After six rocky years, which included a multi-million-dollar signing bonus, several position changes and a drug suspension, the Orioles will be cutting ties with former first-round pick Billy Rowell.
Rowell, the ninth overall selection in the 2006 draft, can become a minor league free agent as soon as the World Series ends, and the Orioles will not make him an offer to return, according to an industry source. It will put the final exclamation point on what is arguably the biggest draft bust in franchise history.
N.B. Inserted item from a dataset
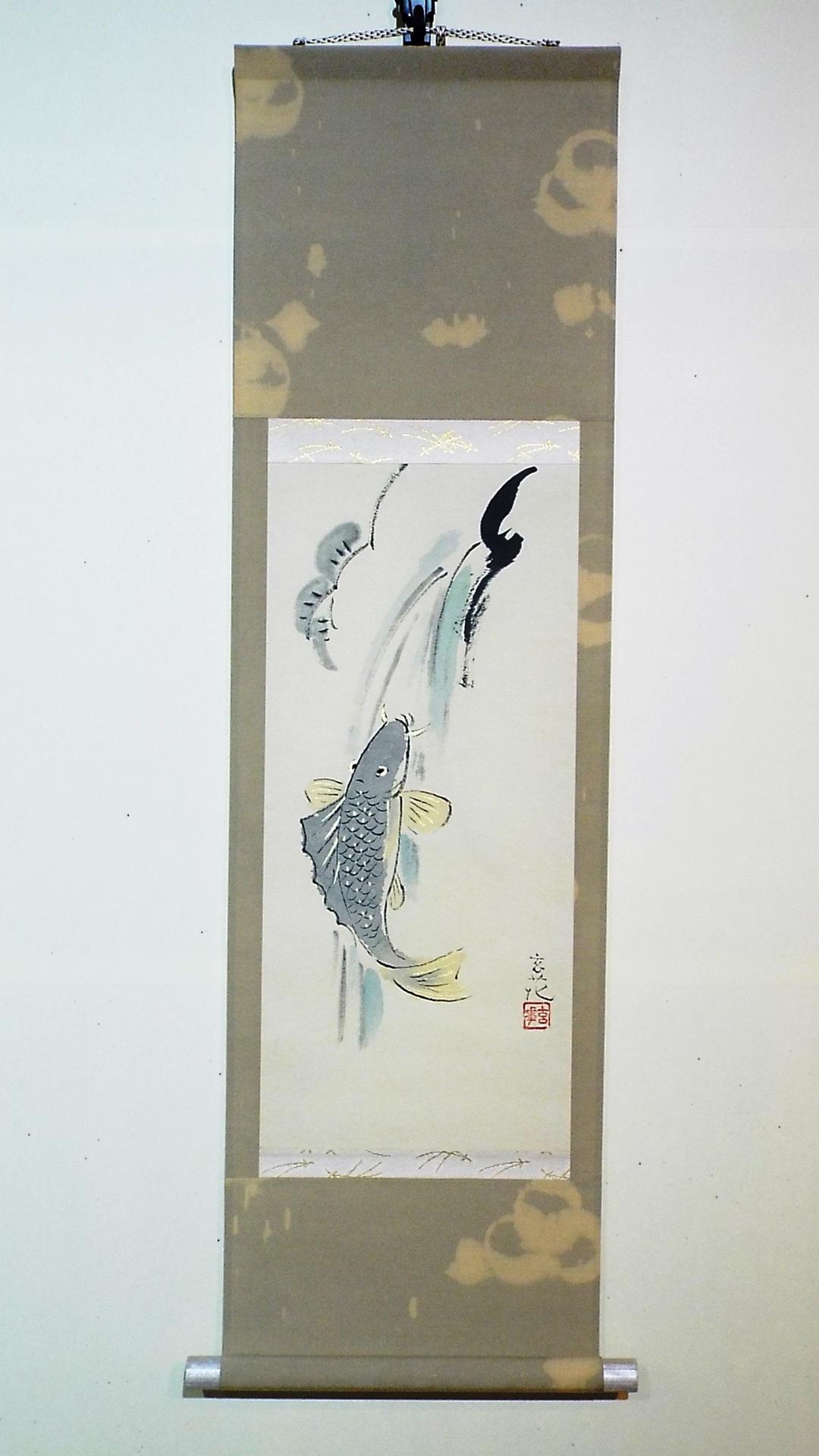 手軽に飾れるミニ掛軸 【こいの滝のぼり】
The 24-year-old Rowell, who signed for a $2.1 million bonus as the first high school position player in the 2006 draft – one spot ahead of two-time National League Cy Young Award winner Tim Lincecum – will have a chance to latch on with another organization.
It’s not a surprise considering Rowell, a first baseman and third baseman who also attempted to become an outfielder and a pitcher, did not have one at-bat for the Orioles' organization in 2012. The previous year he hit just .227 with no homers in 41 games with Double-A Bowie, the highest level he reached in six minor-league seasons.
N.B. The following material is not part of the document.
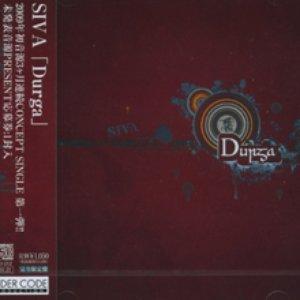 Image for 'Durga'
In May, Rowell was suspended for 50 games for testing positive for marijuana. It was the second time he had tested positive for recreational drug use. When he returned from suspension, he went to the organization’s complex in Sarasota, Fla., and began a throwing program in an attempt reinvent himself as a right-handed pitcher.
He dealt with some arm soreness, was sent home and was never summoned back to Sarasota. He was kept on short-season Aberdeen’s roster all year for procedural reasons, but never played a game for the IronBirds.
The 6-foot-5 infielder from New Jersey will finish his career in the Orioles’ organization with a .261 average and 40 homers in 550 minor-league games, most at High-A Frederick.